I really hope the levels are normal – this flat is just perfect in every other way! I guess we just need to decide whether this is something that’s going to worry us in the long term, in which case it probably isn’t worth it however much we love the flat!

But I totally agree that the more you read about these things the more paranoid you can get about all the other sources of exposure that you weren’t even aware of previously!

Cosette – how close to your house is your substation? Apparently the outdoor ones aren’t so much of a worry compared with those located within the building. And it sounds like it’s the wires coming out of it that are the real cause for concern anyway. I went to have a look at ours and it doesn’t have any overhead wires associated with it, which is good, although I guess there must be underground ones and there’s no telling where they are!!
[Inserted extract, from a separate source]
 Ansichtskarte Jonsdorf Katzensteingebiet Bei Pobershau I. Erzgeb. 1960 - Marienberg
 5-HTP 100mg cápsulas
Fimbo Fri 16-Jan-09 16:17:21

My pil have one in their driveway next to their garage. TBH I have never really thought about it. Although pil own the driveway, the electricity company have to maintain it, as they have right of access. Works in pil favour as every few years they get it retarmaced for free

Cosette Sat 17-Jan-09 12:32:48

The substation is about 15m from the house and 10m from the garage. The bedrooms are further away as well, bedrooms are relevant because you spend longer time in them than you do in any other rooms in the house.

Cosette Sat 17-Jan-09 12:37:09

oh and if it reassures you, shortly after moving here I became pregnant and have a gorgeous 2 year old DS now. I have 2 older DDs also. We get the usual rounds of colds etc, but I would say they all have pretty good immune systems.
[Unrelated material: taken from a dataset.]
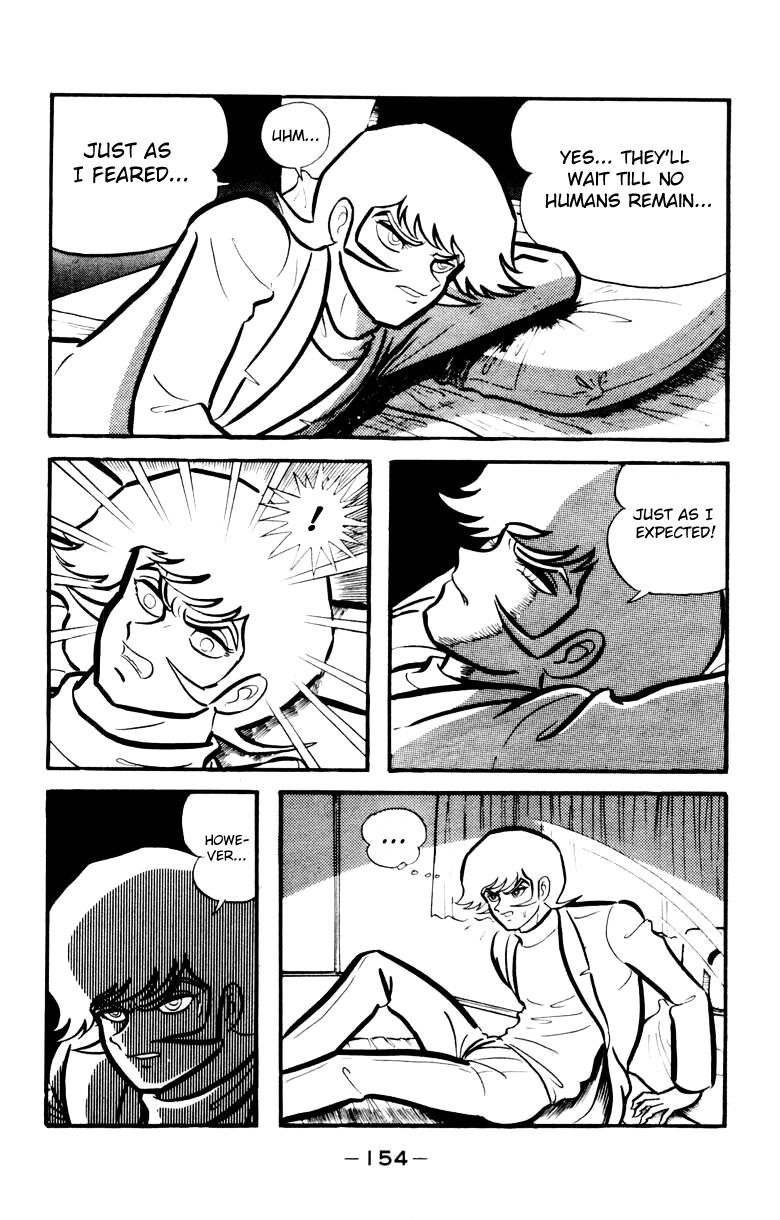 Devilman Chapter 4.0 page 143 - Vol.4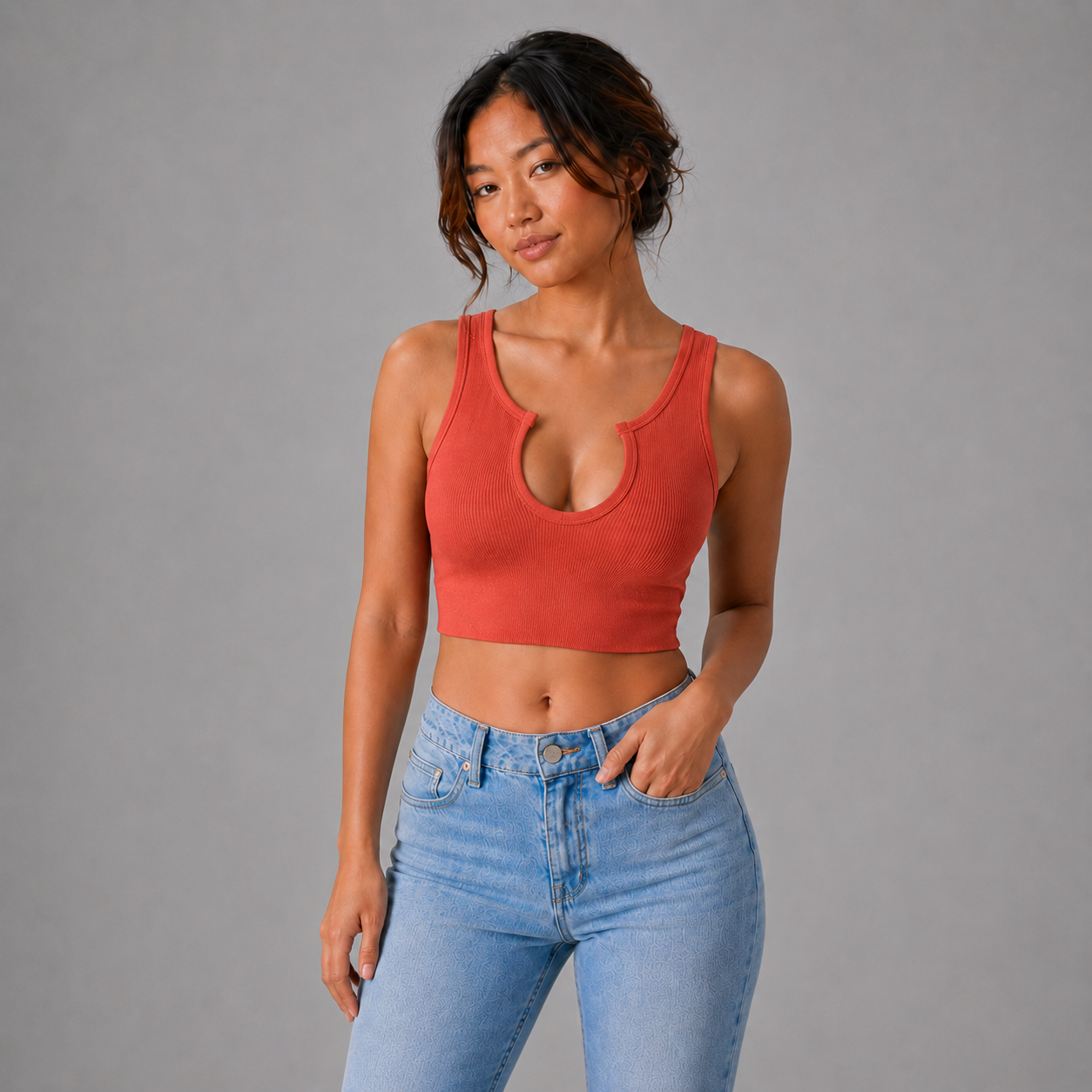 The Push-Up Crop - For Small Sizes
lljkk Sat 17-Jan-09 13:31:11

Don't they hum, aren't they a bit buzzy sounding? That's what would put me off. I don't really go in for any other theories about possible health impacts.

hotbot Sat 17-Jan-09 13:58:33

i wouldnt tbh.. also as other posters have said i would worry about resale. if you can buy something else i would

MissTea Fri 23-Jan-09 16:56:30

Update: I’ve just had the electricity company round to measure the EMF in the flat, and it was 0.04 µT all around the flat, and 0.03 µT at the end of the garden close to the substation (about 5 m away), which I think sounds pretty normal. Seems like the substation itself isn’t a problem then – hurrah!

More worrying, however, were levels of 0.4 µT by the fridge and a whopping 1.8 µT next to the electricity box mounted on the wall of the bedroom we intend to put our baby in! I’d never have thought to check if it wasn’t for the substation! The levels dropped to 0.07 µT a few feet away and to 0.04 µT at the other side of the room, so hopefully it should be OK as long as we put the cot at the far side of the room from the electrics, or maybe even look into getting it re-routed into another room. These high levels are nothing to do with the substation, just the wiring in the house and electrical appliances.

Once you start looking into these things you realise how much we’re exposed to normally without even realising it! Its enough to make you completely paranoid (which our estate agent clearly thinks I am … he followed us round the flat smirking openly while the readings were being taken). Better safe than sorry though, I say!

Thanks again to everyone for all your help and advice with this issue!